[Date Prev][Date Next][Thread Prev][Thread Next][Date Index][Thread Index]
Re: [Qemu-stable] [Qemu-block] [Qemu-devel] [PATCH] block/backup: instal
From: |
Vladimir Sementsov-Ogievskiy |
Subject: |
Re: [Qemu-stable] [Qemu-block] [Qemu-devel] [PATCH] block/backup: install notifier during creation |
Date: |
Thu, 19 Sep 2019 07:11:51 +0000 |
18.09.2019 23:31, John Snow wrote:
>
>
> On 9/10/19 9:23 AM, John Snow wrote:
>>
>>
>> On 9/10/19 4:19 AM, Stefan Hajnoczi wrote:
>>> On Wed, Aug 21, 2019 at 04:01:52PM -0400, John Snow wrote:
>>>>
>>>>
>>>> On 8/21/19 10:41 AM, Vladimir Sementsov-Ogievskiy wrote:
>>>>> 09.08.2019 23:13, John Snow wrote:
>>>>>> Backup jobs may yield prior to installing their handler, because of the
>>>>>> job_co_entry shim which guarantees that a job won't begin work until
>>>>>> we are ready to start an entire transaction.
>>>>>>
>>>>>> Unfortunately, this makes proving correctness about transactional
>>>>>> points-in-time for backup hard to reason about. Make it explicitly clear
>>>>>> by moving the handler registration to creation time, and changing the
>>>>>> write notifier to a no-op until the job is started.
>>>>>>
>>>>>> Reported-by: Vladimir Sementsov-Ogievskiy <address@hidden>
>>>>>> Signed-off-by: John Snow <address@hidden>
>>>>>> ---
>>>>>> block/backup.c | 32 +++++++++++++++++++++++---------
>>>>>> include/qemu/job.h | 5 +++++
>>>>>> job.c | 2 +-
>>>>>> 3 files changed, 29 insertions(+), 10 deletions(-)
>>>>>>
>>>>>> diff --git a/block/backup.c b/block/backup.c
>>>>>> index 07d751aea4..4df5b95415 100644
>>>>>> --- a/block/backup.c
>>>>>> +++ b/block/backup.c
>>>>>> @@ -344,6 +344,13 @@ static int coroutine_fn backup_before_write_notify(
>>>>>> assert(QEMU_IS_ALIGNED(req->offset, BDRV_SECTOR_SIZE));
>>>>>> assert(QEMU_IS_ALIGNED(req->bytes, BDRV_SECTOR_SIZE));
>>>>>>
>>>>>> + /* The handler is installed at creation time; the actual
>>>>>> point-in-time
>>>>>> + * starts at job_start(). Transactions guarantee those two points
>>>>>> are
>>>>>> + * the same point in time. */
>>>>>> + if (!job_started(&job->common.job)) {
>>>>>> + return 0;
>>>>>> + }
>>>>>
>>>>> Hmm, sorry if it is a stupid question, I'm not good in multiprocessing
>>>>> and in
>>>>> Qemu iothreads..
>>>>>
>>>>> job_started just reads job->co. If bs runs in iothread, and therefore
>>>>> write-notifier
>>>>> is in iothread, when job_start is called from main thread.. Is it
>>>>> guaranteed that
>>>>> write-notifier will see job->co variable change early enough to not miss
>>>>> guest write?
>>>>> Should not job->co be volatile for example or something like this?
>>>>>
>>>>> If not think about this patch looks good for me.
>>>>>
>>>>
>>>> You know, it's a really good question.

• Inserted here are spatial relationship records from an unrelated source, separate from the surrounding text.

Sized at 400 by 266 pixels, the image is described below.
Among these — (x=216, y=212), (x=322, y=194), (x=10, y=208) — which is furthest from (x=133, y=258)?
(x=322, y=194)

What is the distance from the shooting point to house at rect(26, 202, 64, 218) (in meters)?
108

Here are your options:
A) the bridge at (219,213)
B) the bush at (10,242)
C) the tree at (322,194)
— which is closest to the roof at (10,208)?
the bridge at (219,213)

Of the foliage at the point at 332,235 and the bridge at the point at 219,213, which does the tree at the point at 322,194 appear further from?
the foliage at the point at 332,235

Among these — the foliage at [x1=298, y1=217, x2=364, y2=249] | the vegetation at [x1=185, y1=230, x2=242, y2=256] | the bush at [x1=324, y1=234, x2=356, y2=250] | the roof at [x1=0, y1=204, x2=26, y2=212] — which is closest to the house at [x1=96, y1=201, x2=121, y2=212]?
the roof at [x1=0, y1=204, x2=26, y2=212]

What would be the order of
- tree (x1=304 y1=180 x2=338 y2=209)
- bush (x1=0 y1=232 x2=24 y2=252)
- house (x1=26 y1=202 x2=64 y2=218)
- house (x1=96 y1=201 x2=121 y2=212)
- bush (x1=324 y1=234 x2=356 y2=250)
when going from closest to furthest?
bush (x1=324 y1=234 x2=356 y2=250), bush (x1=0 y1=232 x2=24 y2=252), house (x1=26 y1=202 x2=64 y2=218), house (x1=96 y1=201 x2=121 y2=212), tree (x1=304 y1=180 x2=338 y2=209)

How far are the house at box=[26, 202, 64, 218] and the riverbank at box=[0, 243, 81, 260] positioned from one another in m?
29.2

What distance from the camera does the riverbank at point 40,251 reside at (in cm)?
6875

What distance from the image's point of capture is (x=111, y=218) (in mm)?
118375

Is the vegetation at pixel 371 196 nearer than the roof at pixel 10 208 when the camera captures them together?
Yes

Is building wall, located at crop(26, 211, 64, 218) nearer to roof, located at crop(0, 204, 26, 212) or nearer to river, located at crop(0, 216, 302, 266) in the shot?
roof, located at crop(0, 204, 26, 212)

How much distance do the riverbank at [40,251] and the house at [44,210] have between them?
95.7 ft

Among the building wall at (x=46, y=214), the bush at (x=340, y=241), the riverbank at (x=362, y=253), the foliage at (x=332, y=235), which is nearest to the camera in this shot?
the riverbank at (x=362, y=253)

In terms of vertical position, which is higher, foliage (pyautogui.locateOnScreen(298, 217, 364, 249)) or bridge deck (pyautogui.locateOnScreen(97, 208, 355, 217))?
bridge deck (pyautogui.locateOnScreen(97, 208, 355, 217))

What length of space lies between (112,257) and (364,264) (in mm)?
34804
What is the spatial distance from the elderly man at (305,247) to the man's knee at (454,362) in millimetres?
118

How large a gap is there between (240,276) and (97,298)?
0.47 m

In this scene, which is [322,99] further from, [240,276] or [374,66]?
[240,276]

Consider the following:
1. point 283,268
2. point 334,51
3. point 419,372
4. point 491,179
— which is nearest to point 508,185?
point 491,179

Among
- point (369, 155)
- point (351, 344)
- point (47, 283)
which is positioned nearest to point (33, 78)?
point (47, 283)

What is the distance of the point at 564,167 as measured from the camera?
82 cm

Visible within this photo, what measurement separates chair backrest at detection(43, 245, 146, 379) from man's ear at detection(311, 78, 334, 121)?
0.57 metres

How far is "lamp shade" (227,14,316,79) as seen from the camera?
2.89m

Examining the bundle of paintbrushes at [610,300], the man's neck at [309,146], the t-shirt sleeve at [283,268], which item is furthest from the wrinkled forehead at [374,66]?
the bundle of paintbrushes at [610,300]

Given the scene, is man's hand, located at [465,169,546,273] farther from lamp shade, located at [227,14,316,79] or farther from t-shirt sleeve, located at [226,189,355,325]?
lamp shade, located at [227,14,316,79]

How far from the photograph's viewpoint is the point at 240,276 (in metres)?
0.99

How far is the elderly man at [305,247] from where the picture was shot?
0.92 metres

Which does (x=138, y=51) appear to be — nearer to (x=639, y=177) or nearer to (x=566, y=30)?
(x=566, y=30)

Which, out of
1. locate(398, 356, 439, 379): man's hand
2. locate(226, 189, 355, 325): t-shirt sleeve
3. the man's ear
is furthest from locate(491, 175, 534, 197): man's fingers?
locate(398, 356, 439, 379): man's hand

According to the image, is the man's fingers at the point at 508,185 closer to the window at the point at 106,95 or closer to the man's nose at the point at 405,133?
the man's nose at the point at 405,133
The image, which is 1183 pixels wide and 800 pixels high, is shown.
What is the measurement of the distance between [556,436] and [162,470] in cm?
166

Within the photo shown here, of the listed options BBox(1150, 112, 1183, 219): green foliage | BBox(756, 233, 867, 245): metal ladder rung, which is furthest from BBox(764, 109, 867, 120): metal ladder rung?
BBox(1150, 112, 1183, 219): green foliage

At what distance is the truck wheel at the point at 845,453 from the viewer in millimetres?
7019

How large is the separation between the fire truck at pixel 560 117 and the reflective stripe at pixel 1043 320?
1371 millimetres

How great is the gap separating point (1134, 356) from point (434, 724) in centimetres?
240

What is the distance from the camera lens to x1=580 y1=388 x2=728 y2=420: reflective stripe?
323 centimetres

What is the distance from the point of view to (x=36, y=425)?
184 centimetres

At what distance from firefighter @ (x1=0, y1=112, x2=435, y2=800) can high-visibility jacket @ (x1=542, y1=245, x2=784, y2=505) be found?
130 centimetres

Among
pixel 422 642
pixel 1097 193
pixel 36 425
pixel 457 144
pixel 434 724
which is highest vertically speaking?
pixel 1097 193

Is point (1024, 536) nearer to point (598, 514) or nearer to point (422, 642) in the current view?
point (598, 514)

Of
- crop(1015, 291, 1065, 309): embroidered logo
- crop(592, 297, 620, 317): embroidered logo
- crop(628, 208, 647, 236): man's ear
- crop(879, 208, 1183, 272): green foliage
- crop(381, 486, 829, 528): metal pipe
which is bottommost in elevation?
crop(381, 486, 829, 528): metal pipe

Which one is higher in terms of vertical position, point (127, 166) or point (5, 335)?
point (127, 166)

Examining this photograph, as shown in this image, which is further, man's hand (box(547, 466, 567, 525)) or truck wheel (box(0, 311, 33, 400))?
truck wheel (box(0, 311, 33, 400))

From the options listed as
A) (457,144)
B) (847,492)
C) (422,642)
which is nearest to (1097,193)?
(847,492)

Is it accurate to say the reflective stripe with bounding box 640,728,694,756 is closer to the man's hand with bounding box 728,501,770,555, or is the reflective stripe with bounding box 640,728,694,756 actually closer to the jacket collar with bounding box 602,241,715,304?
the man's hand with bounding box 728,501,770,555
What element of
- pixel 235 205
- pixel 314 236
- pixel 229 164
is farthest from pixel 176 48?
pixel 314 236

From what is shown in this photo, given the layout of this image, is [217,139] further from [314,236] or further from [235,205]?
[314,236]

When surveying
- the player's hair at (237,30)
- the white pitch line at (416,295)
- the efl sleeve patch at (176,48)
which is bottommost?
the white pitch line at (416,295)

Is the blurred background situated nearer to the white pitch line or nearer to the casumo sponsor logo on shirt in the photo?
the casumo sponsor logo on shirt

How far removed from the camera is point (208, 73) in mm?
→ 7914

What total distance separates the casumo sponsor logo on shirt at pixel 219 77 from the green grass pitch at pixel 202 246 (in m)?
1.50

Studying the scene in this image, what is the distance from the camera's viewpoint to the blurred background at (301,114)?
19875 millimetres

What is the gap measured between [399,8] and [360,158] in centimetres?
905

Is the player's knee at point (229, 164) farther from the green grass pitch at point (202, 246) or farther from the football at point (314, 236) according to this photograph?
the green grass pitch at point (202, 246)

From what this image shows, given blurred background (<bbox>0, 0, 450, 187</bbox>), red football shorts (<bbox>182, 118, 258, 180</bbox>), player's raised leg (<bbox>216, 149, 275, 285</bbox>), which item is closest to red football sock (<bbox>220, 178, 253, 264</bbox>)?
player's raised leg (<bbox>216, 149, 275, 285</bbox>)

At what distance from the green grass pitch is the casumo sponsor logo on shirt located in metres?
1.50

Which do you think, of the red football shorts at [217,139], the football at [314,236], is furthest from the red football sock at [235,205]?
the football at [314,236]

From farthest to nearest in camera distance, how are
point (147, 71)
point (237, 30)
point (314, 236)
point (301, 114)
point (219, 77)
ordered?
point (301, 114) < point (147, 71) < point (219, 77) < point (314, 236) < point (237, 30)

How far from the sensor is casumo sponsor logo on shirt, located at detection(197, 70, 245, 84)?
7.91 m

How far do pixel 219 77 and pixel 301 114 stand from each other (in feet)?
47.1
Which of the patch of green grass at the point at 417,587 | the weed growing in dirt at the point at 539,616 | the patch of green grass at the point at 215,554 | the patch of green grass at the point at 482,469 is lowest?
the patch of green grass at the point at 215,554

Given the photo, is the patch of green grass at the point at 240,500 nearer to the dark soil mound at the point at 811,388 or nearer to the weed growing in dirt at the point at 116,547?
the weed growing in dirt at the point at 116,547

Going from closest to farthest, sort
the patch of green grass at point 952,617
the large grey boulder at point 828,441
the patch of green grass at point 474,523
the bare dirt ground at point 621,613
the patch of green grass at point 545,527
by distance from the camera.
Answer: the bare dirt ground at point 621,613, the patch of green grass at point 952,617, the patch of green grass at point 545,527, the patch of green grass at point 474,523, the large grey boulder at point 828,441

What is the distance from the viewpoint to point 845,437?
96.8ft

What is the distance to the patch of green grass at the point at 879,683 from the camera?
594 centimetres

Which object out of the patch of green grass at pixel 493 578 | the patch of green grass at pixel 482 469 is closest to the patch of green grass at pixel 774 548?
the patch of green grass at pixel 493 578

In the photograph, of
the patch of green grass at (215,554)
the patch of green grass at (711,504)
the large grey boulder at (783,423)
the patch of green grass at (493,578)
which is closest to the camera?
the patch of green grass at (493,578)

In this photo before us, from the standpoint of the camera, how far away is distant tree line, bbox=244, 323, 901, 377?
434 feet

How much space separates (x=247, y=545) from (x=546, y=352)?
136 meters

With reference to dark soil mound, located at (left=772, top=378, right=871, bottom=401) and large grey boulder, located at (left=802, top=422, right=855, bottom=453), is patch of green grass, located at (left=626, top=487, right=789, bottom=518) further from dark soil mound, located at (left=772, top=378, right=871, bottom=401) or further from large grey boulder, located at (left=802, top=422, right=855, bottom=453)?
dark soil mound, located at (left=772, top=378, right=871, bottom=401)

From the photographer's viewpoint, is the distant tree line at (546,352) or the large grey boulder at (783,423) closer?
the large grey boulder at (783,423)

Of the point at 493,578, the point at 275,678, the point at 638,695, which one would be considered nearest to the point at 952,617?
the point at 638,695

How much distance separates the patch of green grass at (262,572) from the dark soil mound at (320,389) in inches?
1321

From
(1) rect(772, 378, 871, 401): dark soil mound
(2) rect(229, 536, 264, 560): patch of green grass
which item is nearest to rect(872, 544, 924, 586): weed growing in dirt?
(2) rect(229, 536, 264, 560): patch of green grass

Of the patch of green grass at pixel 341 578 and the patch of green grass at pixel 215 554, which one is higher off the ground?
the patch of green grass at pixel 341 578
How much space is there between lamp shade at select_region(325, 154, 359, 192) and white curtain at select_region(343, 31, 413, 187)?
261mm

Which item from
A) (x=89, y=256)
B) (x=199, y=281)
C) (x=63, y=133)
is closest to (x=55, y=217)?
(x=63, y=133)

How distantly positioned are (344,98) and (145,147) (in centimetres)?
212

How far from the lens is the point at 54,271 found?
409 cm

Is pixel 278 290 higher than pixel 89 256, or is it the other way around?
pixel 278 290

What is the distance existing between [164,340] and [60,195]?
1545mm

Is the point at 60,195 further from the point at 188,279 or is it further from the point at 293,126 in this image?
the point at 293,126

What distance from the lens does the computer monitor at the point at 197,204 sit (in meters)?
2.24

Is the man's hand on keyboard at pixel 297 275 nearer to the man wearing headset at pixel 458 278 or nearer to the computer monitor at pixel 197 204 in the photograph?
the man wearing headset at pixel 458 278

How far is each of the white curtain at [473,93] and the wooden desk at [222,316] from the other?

>>>> So good, in fact, that I have no idea.
>>>>
>>>> ¯\_(ツ)_/¯
>>>>
>>>> I'm fairly certain that IO will not come in until the .clean phase of a
>>>> qmp_transaction, because bdrv_drained_begin(bs) is called during
>>>> .prepare, and we activate the handler (by starting the job) in .commit.
>>>> We do not end the drained section until .clean.
>>>>
>>>> I'm not fully clear on what threading guarantees we have otherwise,
>>>> though; is it possible that "Thread A" would somehow lift the bdrv_drain
>>>> on an IO thread ("Thread B") and, after that, "Thread B" would somehow
>>>> still be able to see an outdated version of job->co that was set by
>>>> "Thread A"?
>>>>
>>>> I doubt it; but I can't prove it.
>>>
>>> In the qmp_backup() case (not qmp_transaction()) there is:
>>>
>>> void qmp_drive_backup(DriveBackup *arg, Error **errp)
>>> {
>>>
>>> BlockJob *job;
>>> job = do_drive_backup(arg, NULL, errp);
>>> if (job) {
>>> job_start(&job->job);
>>> }
>>> }
>>>
>>> job_start() is called without any thread synchronization, which is
>>> usually fine because the coroutine doesn't run until job_start() calls
>>> aio_co_enter().
>>>
>>> Now that the before write notifier has been installed early, there is
>>> indeed a race between job_start() and the write notifier accessing
>>> job->co from an IOThread.
>>>
>>> The write before notifier might see job->co != NULL before job_start()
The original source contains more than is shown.